▸ **Document segment**:
+++

After a person is convicted of a crime, whether through a guilty plea, plea bargain, or jury verdict, the appropriate legal punishment is determined at the sentencing phase. A number of different kinds of punishment may be imposed on a convicted criminal defendant, including:

  • Fines;
  • Incarceration in jail (shorter-term);
  • Incarceration in prison (longer-term);
  • Probation;
  • A suspended sentence, which takes effect if conditions such as probation are violated;
    Payment of restitution to the crime victim;
  • Community service; and
  • Drug and alcohol rehabilitation.

Sentencing usually takes place almost immediately after convictions for infractions and minor misdemeanors, or when a defendant has pled guilty. In more complex criminal cases, such as those involving serious felonies, the sentencing judge usually receives input from the prosecutor, the defense, and the probation department (which prepares recommendations in a “pre-sentence report”).

The sentencing judge will also consider punishments and sentencing ranges identified in applicable criminal statutes, as well as a number of case-specific factors, including:

  • The defendant’s criminal history, or lack thereof;
  • The nature of the crime, the manner in which it was committed, and the impact on victims, i.e. whether injuries resulted;
  • The defendant’s personal, economic, and social circumstances; and
  • Regret or remorse expressed by the defendant.

There are many different types of sentences:

  • A concurrent sentence is served at the same time as another sentence imposed earlier or at the same proceeding.
  • A consecutive (or cumulative) sentence occurs when a defendant has been convicted of several counts, each one constituting a distinct offense or crime, or when a defendant has been convicted of several crimes at the same time. The sentences for each crime are then “tacked” on to each other, so that each sentence begins immediately upon the expiration of the previous one.
  • A deferred sentence occurs when its execution is postponed until some later time.
  • A determinate sentence is the same as a fixed sentence: It is for a fixed period of time.
  • A final sentence puts an end to a criminal case. It is distinguished from an interlocutory or interim sentence.
  • An indeterminate sentence, rather than stating a fixed period of time for imprisonment, instead declares that the period shall be “not more than” or “not less than” a certain prescribed duration of time. The authority to render indeterminate sentences is usually granted by statute in several states.
  • A life sentence represents the disposition of a serious criminal case, in which the convicted person spends the remainder of his or her life in prison.
  • A mandatory sentence is created by state statute and represents the rendering of a punishment for which a judge has/had no room for discretion. Generally it means that the sentence may not be suspended and that no probation may be imposed, leaving the judge with no alternative but the “mandated” sentence.
  • A maximum sentence represents the outer limit of a punishment, beyond which a convicted person may not be held in custody.
  • A minimum sentence represents the minimum punishment or the minimum time a convicted person must spend in prison before becoming eligible for parole or release.

+++

▸ **Information shown**:
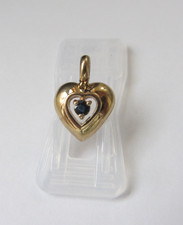 Gold Anhänger Herz mit blauem Saphir, Gold 333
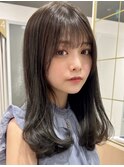 縮毛矯正/髪質改善トリートメント/ミディアムヘア/グレージュ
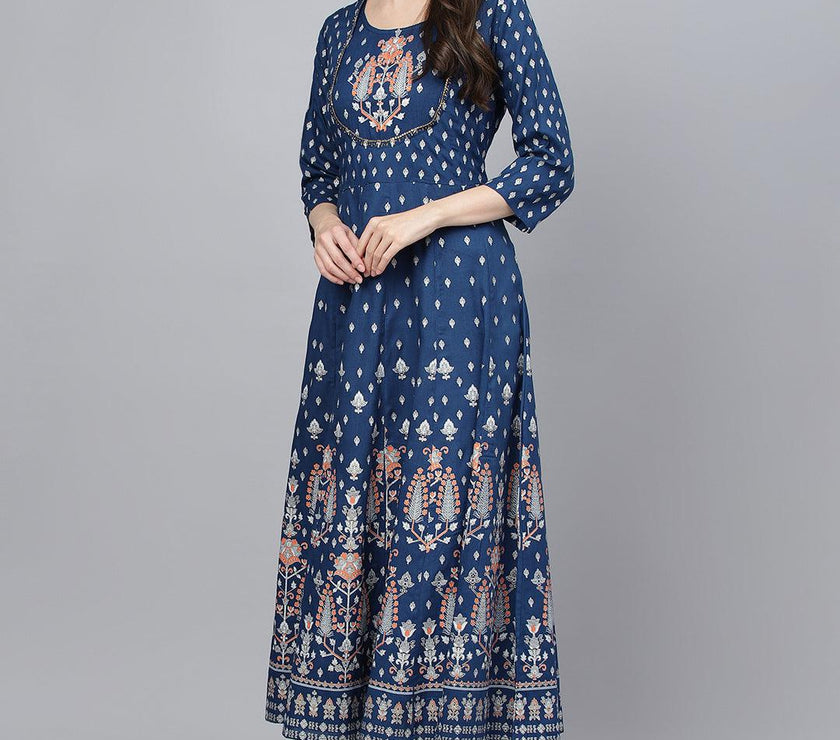 Divena Indigo Ethnic Motif Rayon Anarkali Kurta - divena world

+++

▸ **What you should do**: Reproduce the passage on criminal sentencing word for word, starting with "There are many" and going on through "some later time.". The material that comes after the text plays no role in this exercise.

▸ **Task response**:
There are many different types of sentences:

  • A concurrent sentence is served at the same time as another sentence imposed earlier or at the same proceeding.
  • A consecutive (or cumulative) sentence occurs when a defendant has been convicted of several counts, each one constituting a distinct offense or crime, or when a defendant has been convicted of several crimes at the same time. The sentences for each crime are then “tacked” on to each other, so that each sentence begins immediately upon the expiration of the previous one.
  • A deferred sentence occurs when its execution is postponed until some later time.